Kürzlich bin ich über einen Artikel in einer anderen deutschen Kirchenzeitung gestolpert: Die Überschrift lautete: Kreativ im Osten, streng im Westen.

Da ich inzwischen schon seit vielen Jahren im Osten lebe und außerdem bei der Kirche arbeite, fühle ich mich in dieser Frage als Expertin. Im Artikel wird behauptet, dass die katholische Kirche im Osten trotz ihrer Minderheitensituation viel weniger depressiv sei. Die Christen im Osten seien ideenreich, zupackend und nicht dogmatisch.

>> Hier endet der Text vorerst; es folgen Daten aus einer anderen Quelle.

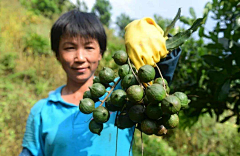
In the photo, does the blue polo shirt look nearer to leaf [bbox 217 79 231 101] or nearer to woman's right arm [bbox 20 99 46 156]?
woman's right arm [bbox 20 99 46 156]

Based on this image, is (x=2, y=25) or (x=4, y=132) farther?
(x=2, y=25)

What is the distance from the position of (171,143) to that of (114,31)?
619cm

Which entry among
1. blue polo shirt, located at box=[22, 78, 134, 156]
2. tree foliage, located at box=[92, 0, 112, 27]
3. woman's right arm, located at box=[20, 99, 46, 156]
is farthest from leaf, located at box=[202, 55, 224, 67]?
tree foliage, located at box=[92, 0, 112, 27]

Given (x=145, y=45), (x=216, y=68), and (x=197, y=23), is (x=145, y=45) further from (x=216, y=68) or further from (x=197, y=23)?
(x=216, y=68)

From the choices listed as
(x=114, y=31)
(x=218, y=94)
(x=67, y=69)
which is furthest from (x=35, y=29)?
(x=218, y=94)

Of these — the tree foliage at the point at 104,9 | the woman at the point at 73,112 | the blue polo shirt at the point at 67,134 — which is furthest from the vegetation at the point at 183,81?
the tree foliage at the point at 104,9

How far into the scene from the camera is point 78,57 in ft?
4.65

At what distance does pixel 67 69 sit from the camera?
1499 mm

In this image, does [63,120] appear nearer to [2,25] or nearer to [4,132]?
[4,132]

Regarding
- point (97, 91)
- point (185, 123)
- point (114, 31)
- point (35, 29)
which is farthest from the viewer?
point (114, 31)

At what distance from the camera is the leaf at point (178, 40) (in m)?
1.00

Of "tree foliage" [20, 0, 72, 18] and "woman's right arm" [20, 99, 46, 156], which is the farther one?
"tree foliage" [20, 0, 72, 18]

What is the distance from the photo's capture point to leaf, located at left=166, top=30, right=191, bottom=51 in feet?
3.28

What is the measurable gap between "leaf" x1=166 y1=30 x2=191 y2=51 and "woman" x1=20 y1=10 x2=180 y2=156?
184 millimetres
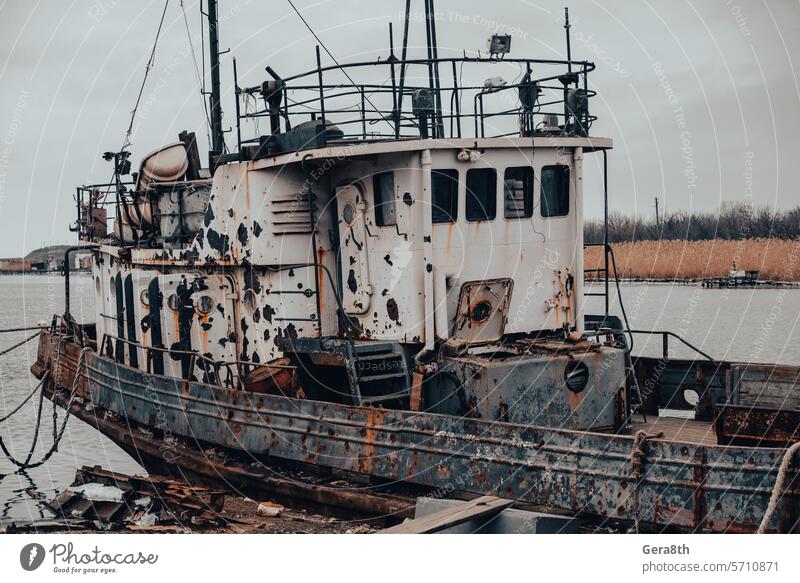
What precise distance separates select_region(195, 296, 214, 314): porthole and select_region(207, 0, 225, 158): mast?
7.21 feet

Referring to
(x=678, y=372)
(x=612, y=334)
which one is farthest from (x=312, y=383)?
(x=678, y=372)

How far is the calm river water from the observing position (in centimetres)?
1393

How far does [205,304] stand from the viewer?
11859mm

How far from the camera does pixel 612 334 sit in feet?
36.1

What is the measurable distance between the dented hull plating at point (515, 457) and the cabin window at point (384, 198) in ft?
6.84

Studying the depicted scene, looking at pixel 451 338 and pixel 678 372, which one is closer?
pixel 451 338

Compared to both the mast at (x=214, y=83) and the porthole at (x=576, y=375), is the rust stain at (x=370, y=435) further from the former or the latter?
the mast at (x=214, y=83)

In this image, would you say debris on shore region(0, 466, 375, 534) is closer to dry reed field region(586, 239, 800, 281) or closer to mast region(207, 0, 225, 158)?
mast region(207, 0, 225, 158)

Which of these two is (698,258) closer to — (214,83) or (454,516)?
(214,83)

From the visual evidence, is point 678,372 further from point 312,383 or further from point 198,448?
point 198,448

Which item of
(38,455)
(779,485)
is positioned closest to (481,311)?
(779,485)

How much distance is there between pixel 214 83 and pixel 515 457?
7586 millimetres
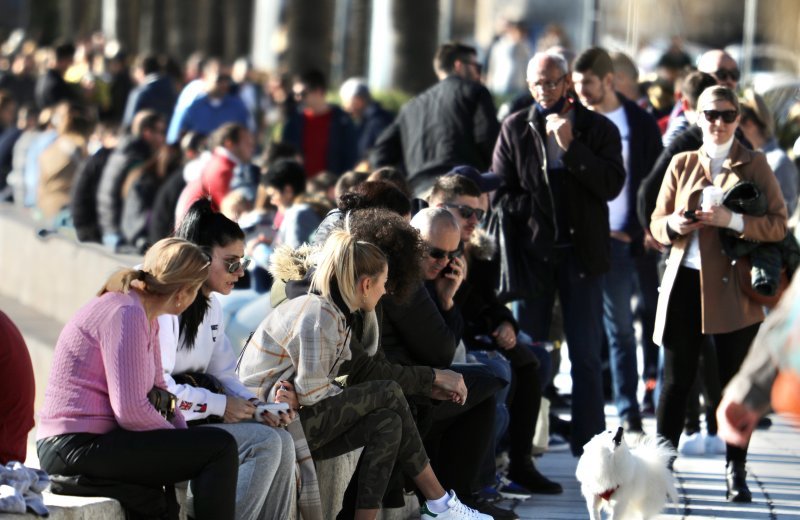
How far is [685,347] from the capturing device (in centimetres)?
826

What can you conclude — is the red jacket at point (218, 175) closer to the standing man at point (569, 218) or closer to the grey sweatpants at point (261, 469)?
the standing man at point (569, 218)

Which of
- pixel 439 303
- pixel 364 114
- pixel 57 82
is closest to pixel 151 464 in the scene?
pixel 439 303

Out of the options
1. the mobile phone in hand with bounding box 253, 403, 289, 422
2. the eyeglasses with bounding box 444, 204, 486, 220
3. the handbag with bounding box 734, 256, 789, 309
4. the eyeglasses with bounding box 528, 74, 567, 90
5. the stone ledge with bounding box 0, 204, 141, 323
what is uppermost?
the eyeglasses with bounding box 528, 74, 567, 90

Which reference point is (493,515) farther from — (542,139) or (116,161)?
(116,161)

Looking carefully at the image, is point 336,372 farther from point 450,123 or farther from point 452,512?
point 450,123

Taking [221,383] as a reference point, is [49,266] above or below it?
below

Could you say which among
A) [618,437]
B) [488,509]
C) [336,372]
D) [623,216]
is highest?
[623,216]

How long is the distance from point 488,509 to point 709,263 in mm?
1788

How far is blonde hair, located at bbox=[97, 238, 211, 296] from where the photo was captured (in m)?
5.99

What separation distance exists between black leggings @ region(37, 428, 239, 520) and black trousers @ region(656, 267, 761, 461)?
306 centimetres

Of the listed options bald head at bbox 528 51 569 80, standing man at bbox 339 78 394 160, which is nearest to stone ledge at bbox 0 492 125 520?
bald head at bbox 528 51 569 80

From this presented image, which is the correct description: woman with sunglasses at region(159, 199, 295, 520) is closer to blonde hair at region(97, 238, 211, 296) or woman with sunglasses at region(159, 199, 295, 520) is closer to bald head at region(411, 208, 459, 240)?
blonde hair at region(97, 238, 211, 296)

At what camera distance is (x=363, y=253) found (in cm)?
664

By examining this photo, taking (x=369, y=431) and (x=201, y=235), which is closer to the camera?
(x=369, y=431)
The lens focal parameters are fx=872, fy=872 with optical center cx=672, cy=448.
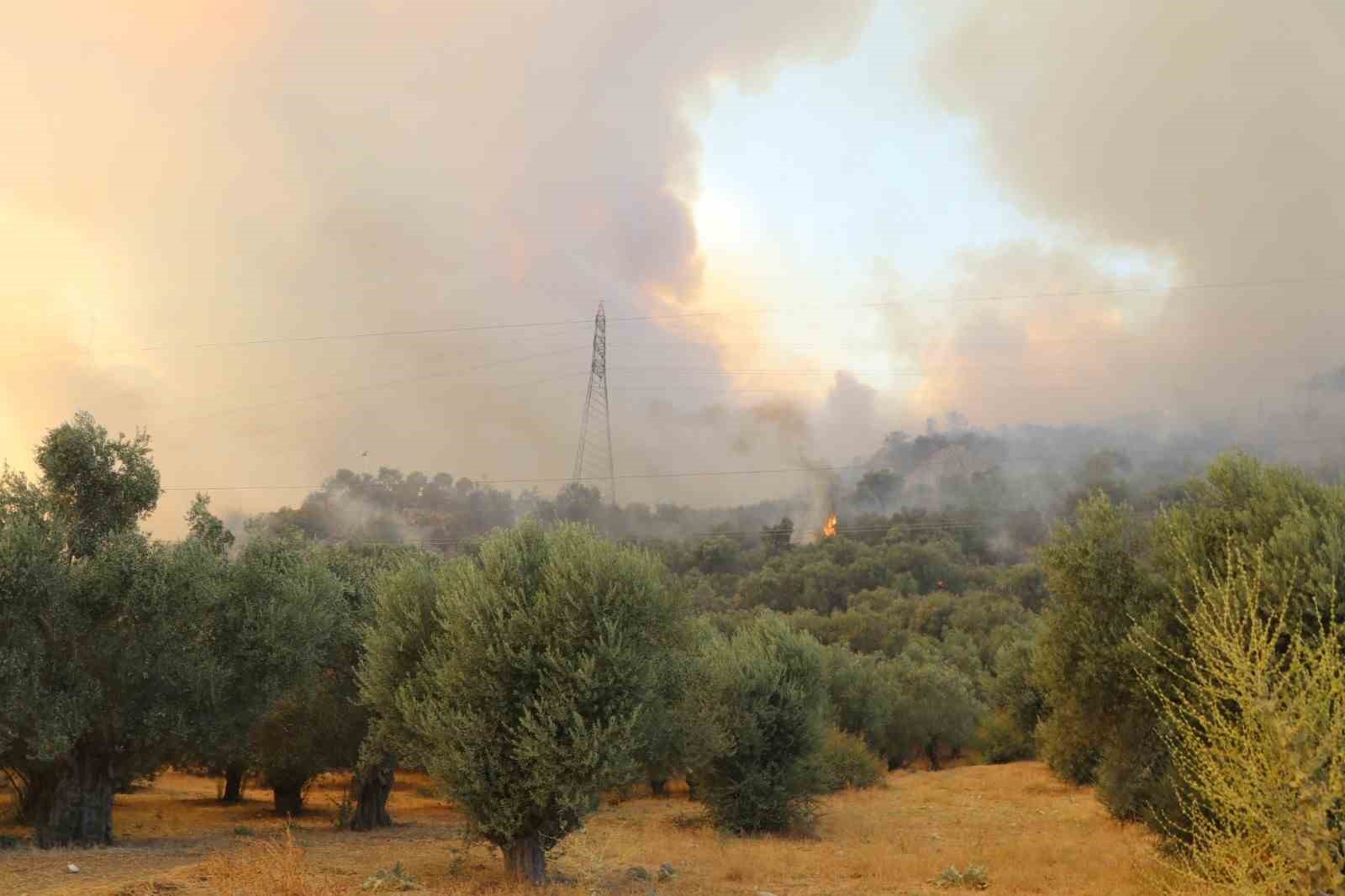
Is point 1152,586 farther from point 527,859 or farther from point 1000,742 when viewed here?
point 1000,742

Sie würden sich über neue Dinge freuen, seien hilfsbereit und offen. Die Kirche sei ein Zusammenschluss von Glaubenden, die je nach Bedürfnis Antworten auf ihre Fragen finden: manche wollen ihren Kindern Werte wie Ehrlichkeit und Hilfsbereitschaft lehren, andere wollen sich durch gute Predigten inspirieren lassen, wieder andere wollen Gemeinschaft und Geselligkeit in einem Kirchenchor oder einem Projektchor finden.
Dagegen seien die Christen im Westen rechthaberisch, verbissen und pessimistisch. Sie würden die Kirche wie einen Verein betrachten, dem man angehört und immer macht, was der Vereinsvorsitzende sagt. Auch die Pfarrer im Westen seien „strenger“: Statt den Gläubigen in moralischen Familienfragen und anderen Bereichen viel Freiheit zu lassen, meinten sie, die reine Lehre mit Appellen und Parolen durchsetzen zu müssen, was nicht gelingt. Weil viele Menschen dann im Konflikt dem persönlichen Gewissen folgen, ziehen sie aus der Kirche aus.
Die Beschreibung der Christen im Osten hat meine Fantasie angeregt – wie Christen idealerweise sein könnten: Christen als Salz in der Suppe und Sauerteig im Brot, die das Leben lebenswert und sinnvoll machen.
Christen als Menschen, die um Gottes willen für die Menschenwürde und die Menschenrechte streiten und die andere Menschen einladen, sich an diesem menschenfreundlichen Projekt zu beteiligen.
Christen als Menschen, die einen Fehler nicht verdrängen oder verheimlichen müssen, weil sie von sich selbst wissen, dass sie Fehler machen dürfen.  
Christen, die in tiefer Gottverbundenheit leben und ihr Leben aus Gottes Hand annehmen und deswegen nicht jeder Lebensmöglichkeit mit Stress und Gewalt hinterherlaufen müssen.
Damit habe ich bisher noch keine persönliche Einschätzung abgegeben, ob ich auch der Meinung bin, die Christen im Osten seien kreativer. Ich persönlich sehe keinen Grund, die einen pauschal zu tadeln und die anderen pauschal zu loben. Vielleicht liegt das daran, dass ich hier wie dort kreative und vorbildliche Christen gefunden habe?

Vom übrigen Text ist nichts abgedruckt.